Friday, September 20, 2013

Self-Portraits


In Jung’s essay, Concerning Rebirth, he tells this story.

“There was once a queer old man who lived in a cave, where he had sought refuge from the noise of the villages. He was reputed to be a sorcerer, and therefore he had disciples who hoped to learn the art of sorcery from him. But he himself was not thinking of any such thing. He was only seeking to know what it was that he did not know, but which, he felt certain, was always happening. After meditating for a very long time on that which is beyond meditation, he saw no other way of escape from his predicament than to take a piece of red chalk and draw all kinds of diagrams on the walls of his cave, in order to find out what that which he did not know might look like. After many attempts he hit on the circle. “That’s right,” he felt, “and now for a quadrangle inside it!” –which made it better still. His disciples were curious; but all they could make out was that the old man was up to something, and they would have given anything to know what he was doing. But when they asked him: “What are you doing there?” he made no reply. Then they discovered the diagrams on the wall and said: “That’s it!” –and they all imitated the diagrams. But in so doing they turned the whole process upside down, without noticing it: they anticipated the result in the hope of making the process repeat itself, which had led to that result. This is how it happened then and how it still happens today.”

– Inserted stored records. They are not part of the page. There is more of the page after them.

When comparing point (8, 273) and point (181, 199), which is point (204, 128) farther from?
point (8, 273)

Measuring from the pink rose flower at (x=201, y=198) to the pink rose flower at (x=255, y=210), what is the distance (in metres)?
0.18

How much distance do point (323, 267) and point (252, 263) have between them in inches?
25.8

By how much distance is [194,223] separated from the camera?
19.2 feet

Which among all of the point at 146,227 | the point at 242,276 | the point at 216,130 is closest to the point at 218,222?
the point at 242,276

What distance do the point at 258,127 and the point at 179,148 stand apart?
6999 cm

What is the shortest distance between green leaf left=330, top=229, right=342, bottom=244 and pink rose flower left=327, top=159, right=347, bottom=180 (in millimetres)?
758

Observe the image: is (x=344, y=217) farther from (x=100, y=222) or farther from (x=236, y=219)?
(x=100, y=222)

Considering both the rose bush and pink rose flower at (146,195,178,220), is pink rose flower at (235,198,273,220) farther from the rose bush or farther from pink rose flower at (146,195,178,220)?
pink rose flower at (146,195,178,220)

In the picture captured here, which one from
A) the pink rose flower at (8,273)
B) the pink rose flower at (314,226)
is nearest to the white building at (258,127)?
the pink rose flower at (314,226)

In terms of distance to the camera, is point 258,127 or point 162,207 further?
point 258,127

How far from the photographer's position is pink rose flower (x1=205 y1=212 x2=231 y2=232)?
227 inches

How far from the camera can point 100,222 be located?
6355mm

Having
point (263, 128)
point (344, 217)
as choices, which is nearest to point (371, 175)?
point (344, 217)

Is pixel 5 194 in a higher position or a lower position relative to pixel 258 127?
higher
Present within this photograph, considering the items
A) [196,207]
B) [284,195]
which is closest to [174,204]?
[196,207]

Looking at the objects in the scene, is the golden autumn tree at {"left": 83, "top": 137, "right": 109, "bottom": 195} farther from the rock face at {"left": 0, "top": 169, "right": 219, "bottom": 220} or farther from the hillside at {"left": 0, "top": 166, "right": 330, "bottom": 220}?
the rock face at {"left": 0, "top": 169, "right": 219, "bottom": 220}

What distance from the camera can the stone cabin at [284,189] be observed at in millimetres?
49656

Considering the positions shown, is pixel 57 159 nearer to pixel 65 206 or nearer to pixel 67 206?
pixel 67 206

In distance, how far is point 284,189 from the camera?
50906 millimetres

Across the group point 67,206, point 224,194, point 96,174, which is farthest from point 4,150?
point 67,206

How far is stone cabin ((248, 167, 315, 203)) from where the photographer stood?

Jung spent a good part of his life trying to explain what the individuation process looked like. Self Knowledge, he said, is one of the most difficult and exacting of the arts. As a creative psychological process, as a spiritual art, he likened it to alchemy. Using the metaphor of gold making, he drew his own diagrams on the inside of his cave. He created his truth, his story, while holding the tension between the personal and the archetypal. He left us portraits and maps.

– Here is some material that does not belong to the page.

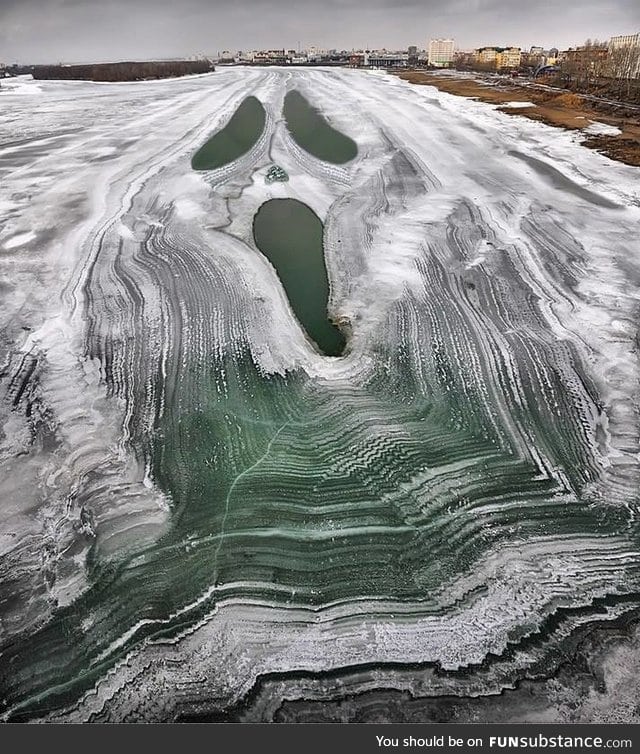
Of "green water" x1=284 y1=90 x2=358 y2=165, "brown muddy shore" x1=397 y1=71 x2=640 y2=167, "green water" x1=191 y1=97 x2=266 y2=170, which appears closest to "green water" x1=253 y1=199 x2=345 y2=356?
"green water" x1=191 y1=97 x2=266 y2=170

Truth, Jung said, needs a language that alters with the spirit of the times. Each person’s story, it seems to me, contributes to that venture. There are of course the gifted, whose creativity appears, while not without work, as instinctual as the spider’s web-making, or The Red Book of Jung, or the horn-playing of Myles. Here meaning is not found in explanation but in essence. Art and archetype appear as one. 

And then there are the rest of us. Like the mythical Psyche, we rely on the aid of the ants that arrived in her story to assist in the task of sorting through inextricable minutiae. These tiny creatures that in the song we sing to our children, “go down into the earth to get out of the rain,” are social insects. In the myth, they are the agents of Eros. It is Eros, Psyche’s lover, that principle of relatedness and self-care, that mystery within every psyche, which we await when creativity eludes us.

Through the lens of Jungian psychology, our self-portraits employ our efforts to portray our deepest truths, claim our shadows, and celebrate our daily lives in the service of what Jung called the Self, or the image of the divine within. There is no formulaic sequencing of how many times and ways one must fall apart and come together, no necessary pacing on this journey toward wholeness. Whether we descend and ascend with revelatory intensity, or crawl like a snail, or simply sit, the way my father often did, the way I love to do, we become who we are.

I believe, one way or another, we are all laboring with the birth of our world’s ever-emerging consciousness. Our self-expressions appear in our faces and in our eyes. Sometimes we write them. Or sing them, or dance them, or paint them. We laugh them. Weep them. Pray them. And dream them.
 
In the modern allegorical love story of Avatar, the feminine Natiri says, “I see you,” to her beloved masculine counterpart, Jake. “I see you,” he replies.
 
Individuation is a love story, because without love, love as a depth of self-knowledge and compassion, and a depth of self-knowledge and compassion shared, we don’t get too far.